The IRS has released new life expectancy tables for 2022. (IRS, 2021) Each person subject to annual minimum required distributions (RMD) will be affected. Whether someone takes Lifetime RMD from their own IRA or takes RMD from a Legacy Account, the calculation of RMD will change. While most custodians will automatically implement the new tables and make the necessary adjustments internally, it is important that advisors, IRA owners and plan members understand the mechanics of these changes. Ultimately, it is the Account Owner’s responsibility to purchase the appropriate minimum required distribution.
After more than a year of waiting, the finalization [Life Expectancy] the tables will finally come into effect on January 1, 2022.
The Three Tables, despite the recent decline in overall life expectancy due to the pandemic, on average and over time life expectancies have increased. Because of this increase, the IRS felt it was time to update the existing tables, which have been in effect for two decades. Note that the new tables do not reflect the drastic changes. The increase in life expectancy factors ranges from no change for older Americans to an increase of 2.2 years for a newborn baby. However, these slight changes to the tables will result in somewhat smaller RMDs for just about everyone.
The three RMD life expectancy tables have been revised: (IRS, 2021)
- Uniform Life Table: Used to calculate Lifetime RMDs for an IRA or an account owner’s pension plan.
- Joint life expectancy table (and last survivor): used instead of the uniform life expectancy table when a spouse is the sole beneficiary of the IRA or the plan and that spouse is over 10 years of age. less than the owner of the IRA or the plan member.
- Single Life Expectancy Table: Under the SECURE Act, only used to calculate RMDs after death for âeligible designated beneficiariesâ (ie more than 10 years younger than owner / participant). The Single Life Expectancy Table is also used if an IRA owner dies after the Required Start Date (RBD) (April 1 of the year following the year the IRA owner reaches age. age 72) without naming a living beneficiary, ie the âphantom ruleâ. In addition, this table is used to calculate the annual RMD of Inherited IRAs for beneficiaries who inherited before SECURE in 2020.
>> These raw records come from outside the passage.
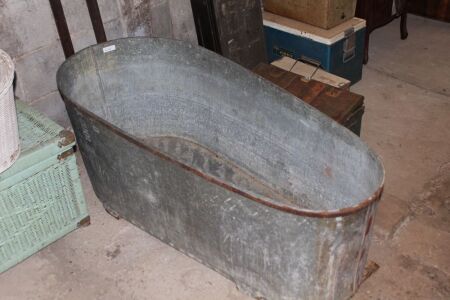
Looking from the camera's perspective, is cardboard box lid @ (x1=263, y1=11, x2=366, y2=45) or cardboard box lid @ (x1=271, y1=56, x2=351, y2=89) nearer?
cardboard box lid @ (x1=271, y1=56, x2=351, y2=89)

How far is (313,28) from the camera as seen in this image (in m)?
3.71

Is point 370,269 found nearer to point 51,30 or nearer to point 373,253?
point 373,253

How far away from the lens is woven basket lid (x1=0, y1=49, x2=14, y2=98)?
2.24 meters

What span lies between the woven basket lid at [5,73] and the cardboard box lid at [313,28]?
196 centimetres

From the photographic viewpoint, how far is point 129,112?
3.24m

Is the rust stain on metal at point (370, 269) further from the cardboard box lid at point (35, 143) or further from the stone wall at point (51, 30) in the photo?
the stone wall at point (51, 30)

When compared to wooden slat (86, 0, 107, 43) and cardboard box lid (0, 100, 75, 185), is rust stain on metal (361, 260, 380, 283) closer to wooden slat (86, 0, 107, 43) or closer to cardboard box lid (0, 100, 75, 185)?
cardboard box lid (0, 100, 75, 185)

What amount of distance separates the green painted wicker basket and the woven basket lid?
303 millimetres

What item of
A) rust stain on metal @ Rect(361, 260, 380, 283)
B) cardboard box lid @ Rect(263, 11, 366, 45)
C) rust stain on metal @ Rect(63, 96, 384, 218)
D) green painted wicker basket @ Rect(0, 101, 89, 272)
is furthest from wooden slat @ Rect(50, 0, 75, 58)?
rust stain on metal @ Rect(361, 260, 380, 283)

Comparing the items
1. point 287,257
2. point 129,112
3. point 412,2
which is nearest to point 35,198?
point 129,112

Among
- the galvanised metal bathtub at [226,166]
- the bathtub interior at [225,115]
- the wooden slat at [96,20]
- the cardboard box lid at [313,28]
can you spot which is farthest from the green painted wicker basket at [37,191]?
the cardboard box lid at [313,28]

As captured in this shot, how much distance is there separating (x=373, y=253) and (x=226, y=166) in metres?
0.92

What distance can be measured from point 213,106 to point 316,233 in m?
1.28

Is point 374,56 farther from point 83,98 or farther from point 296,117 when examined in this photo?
point 83,98
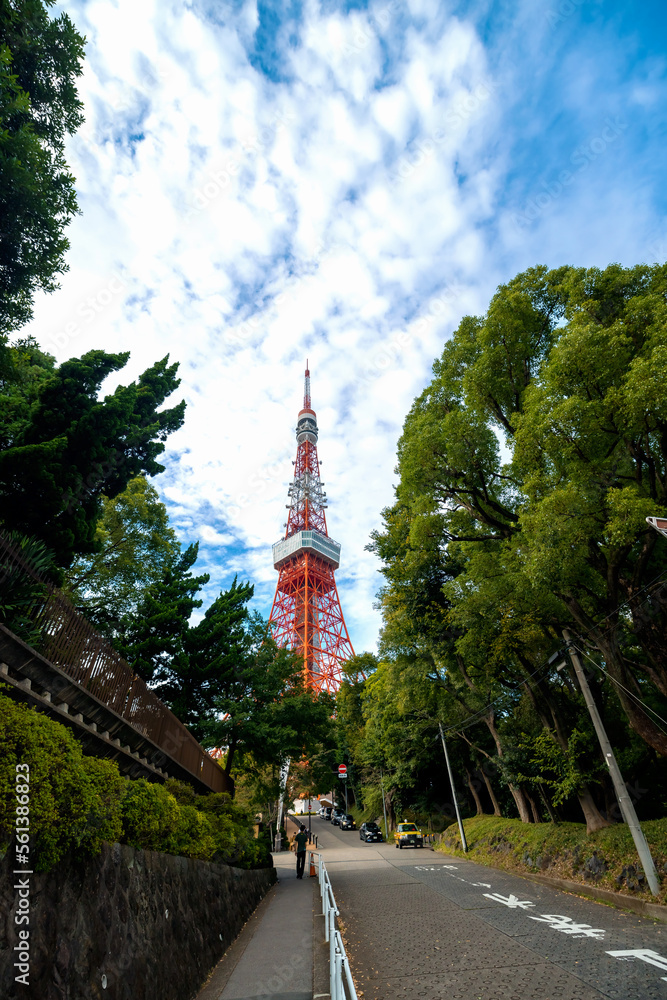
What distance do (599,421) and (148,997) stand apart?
30.6 feet

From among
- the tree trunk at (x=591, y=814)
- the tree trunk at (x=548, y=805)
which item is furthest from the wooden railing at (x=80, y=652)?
the tree trunk at (x=548, y=805)

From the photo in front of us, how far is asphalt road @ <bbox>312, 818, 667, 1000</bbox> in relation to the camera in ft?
15.5

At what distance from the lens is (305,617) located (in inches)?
2045

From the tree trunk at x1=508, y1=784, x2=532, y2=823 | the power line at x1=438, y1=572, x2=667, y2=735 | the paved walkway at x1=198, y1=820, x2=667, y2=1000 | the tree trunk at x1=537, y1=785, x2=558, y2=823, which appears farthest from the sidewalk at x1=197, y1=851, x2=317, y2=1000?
the tree trunk at x1=508, y1=784, x2=532, y2=823

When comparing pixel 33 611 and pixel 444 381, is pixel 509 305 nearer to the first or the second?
pixel 444 381

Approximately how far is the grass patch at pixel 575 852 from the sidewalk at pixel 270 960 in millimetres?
5914

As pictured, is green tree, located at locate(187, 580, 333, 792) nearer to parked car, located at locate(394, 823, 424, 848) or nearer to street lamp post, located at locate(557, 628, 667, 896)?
street lamp post, located at locate(557, 628, 667, 896)

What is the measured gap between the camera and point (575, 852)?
10609mm

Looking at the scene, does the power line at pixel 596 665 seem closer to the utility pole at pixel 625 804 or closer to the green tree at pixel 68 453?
the utility pole at pixel 625 804

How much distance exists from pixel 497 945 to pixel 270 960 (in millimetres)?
3047

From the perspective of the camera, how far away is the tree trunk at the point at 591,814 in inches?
416

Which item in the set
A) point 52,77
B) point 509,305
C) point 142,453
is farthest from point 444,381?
point 52,77

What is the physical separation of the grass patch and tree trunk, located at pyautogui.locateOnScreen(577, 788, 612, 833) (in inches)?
9.0

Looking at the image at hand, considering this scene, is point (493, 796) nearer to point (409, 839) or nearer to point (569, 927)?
point (409, 839)
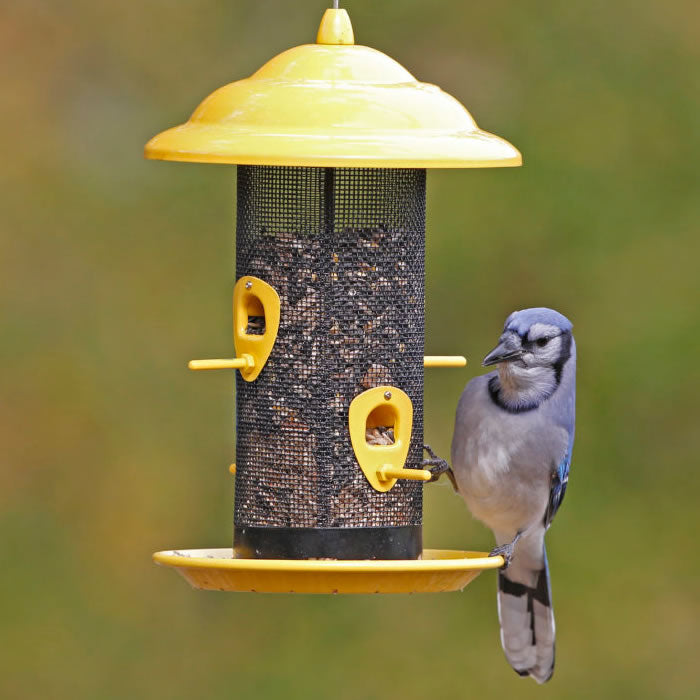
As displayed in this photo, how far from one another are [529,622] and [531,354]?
1762mm

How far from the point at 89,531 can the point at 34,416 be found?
793 millimetres

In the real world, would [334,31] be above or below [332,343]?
above

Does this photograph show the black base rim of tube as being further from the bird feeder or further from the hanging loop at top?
the hanging loop at top

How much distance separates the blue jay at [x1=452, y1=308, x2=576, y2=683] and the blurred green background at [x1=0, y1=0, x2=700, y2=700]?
4049 mm

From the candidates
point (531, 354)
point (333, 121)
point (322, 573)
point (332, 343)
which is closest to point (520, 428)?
point (531, 354)

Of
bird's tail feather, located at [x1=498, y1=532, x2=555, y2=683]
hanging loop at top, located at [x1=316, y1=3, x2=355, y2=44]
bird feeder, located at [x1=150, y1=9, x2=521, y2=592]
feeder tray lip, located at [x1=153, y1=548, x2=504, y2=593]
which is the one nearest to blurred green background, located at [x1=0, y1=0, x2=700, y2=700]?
bird's tail feather, located at [x1=498, y1=532, x2=555, y2=683]

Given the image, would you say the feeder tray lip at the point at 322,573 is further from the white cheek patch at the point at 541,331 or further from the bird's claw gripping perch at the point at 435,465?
the white cheek patch at the point at 541,331

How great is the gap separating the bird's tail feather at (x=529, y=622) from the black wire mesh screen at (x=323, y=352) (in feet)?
5.58

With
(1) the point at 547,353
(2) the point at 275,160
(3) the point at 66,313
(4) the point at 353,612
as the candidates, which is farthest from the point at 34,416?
(2) the point at 275,160

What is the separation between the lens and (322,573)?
279 inches

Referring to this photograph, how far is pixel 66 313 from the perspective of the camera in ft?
43.3

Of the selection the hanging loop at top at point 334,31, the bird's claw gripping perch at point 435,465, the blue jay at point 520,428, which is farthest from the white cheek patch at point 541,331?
the hanging loop at top at point 334,31

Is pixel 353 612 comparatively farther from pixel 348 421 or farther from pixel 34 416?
pixel 348 421

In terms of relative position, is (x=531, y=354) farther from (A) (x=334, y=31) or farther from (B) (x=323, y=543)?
(A) (x=334, y=31)
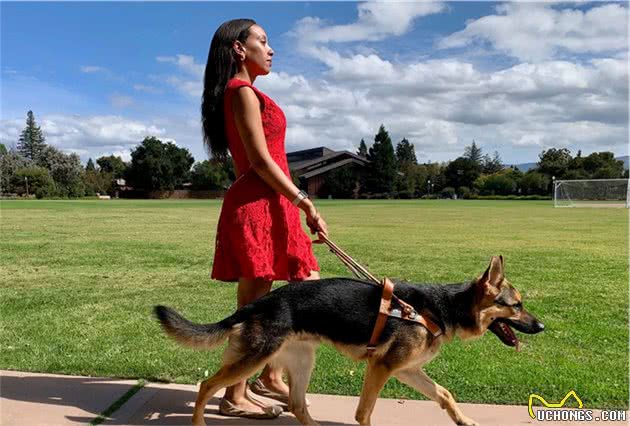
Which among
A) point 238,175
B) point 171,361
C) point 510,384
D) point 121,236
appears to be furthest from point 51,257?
point 510,384

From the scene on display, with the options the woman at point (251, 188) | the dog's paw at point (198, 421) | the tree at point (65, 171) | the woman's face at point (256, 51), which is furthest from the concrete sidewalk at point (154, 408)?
the tree at point (65, 171)

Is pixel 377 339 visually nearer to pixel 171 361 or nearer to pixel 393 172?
pixel 171 361

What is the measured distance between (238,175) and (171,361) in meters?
2.16

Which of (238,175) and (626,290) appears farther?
(626,290)

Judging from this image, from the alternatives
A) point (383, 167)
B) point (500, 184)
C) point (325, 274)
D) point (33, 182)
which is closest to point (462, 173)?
point (500, 184)

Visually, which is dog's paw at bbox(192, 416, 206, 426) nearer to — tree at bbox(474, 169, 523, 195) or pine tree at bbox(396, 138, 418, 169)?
Answer: tree at bbox(474, 169, 523, 195)

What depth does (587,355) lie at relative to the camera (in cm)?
575

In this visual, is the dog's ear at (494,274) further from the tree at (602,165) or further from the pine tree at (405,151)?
the pine tree at (405,151)

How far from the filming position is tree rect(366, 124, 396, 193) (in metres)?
114

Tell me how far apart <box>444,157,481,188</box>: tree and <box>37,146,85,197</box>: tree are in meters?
79.1

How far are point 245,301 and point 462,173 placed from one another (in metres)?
128

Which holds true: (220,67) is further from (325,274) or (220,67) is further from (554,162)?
(554,162)

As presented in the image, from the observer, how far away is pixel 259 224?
4.15 metres

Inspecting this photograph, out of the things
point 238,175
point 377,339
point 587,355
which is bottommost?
point 587,355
The Single Life Table is never used by IRA owners or plan members to calculate required lifelong distributions. The new tables can also be used to calculate 72
The easiest change to implement is for account owners taking Lifetime RMDs based on the Uniform Lifetime Table. The uniform lifetime table is a ârecalculationâ table. This means that each year a person will return to the table to find their age and the corresponding life expectancy factor. This new factor is then divided into the account balance as of December 31 of the previous year to calculate the RMD. Since people using the Uniform Lifespan table recalculate each year, identifying the correct number is straightforward; just go to the table according to your age on December 31st of the year RMD.
For those who are (or will be) 72 in the second half of 2021, there is a potential additional layer of complexity. The old rule was that your first year of distribution was based on your age 70 and a half, now that is the year you turn 72. Congress eventually dropped the half-year. These people will have their first RMD due for 2021. However, a first RMD may be delayed until April 1 of the following year. Any first-time RMD taker who carries over the initial RMD to the following year must take two RMD that year. (IRS, 2021) For this affected group, this could result in the withdrawal of two RMDs in 2022 – one using the existing uniform lifespan table (before 2022) and the other using the new version.
As always, I recommend that you work with an experienced financial advisor when discussing your retirement planning and IRA / retirement plan distribution options. Special thanks to CPA Ed Slott and Company, LLC who provided much of this highly technical content.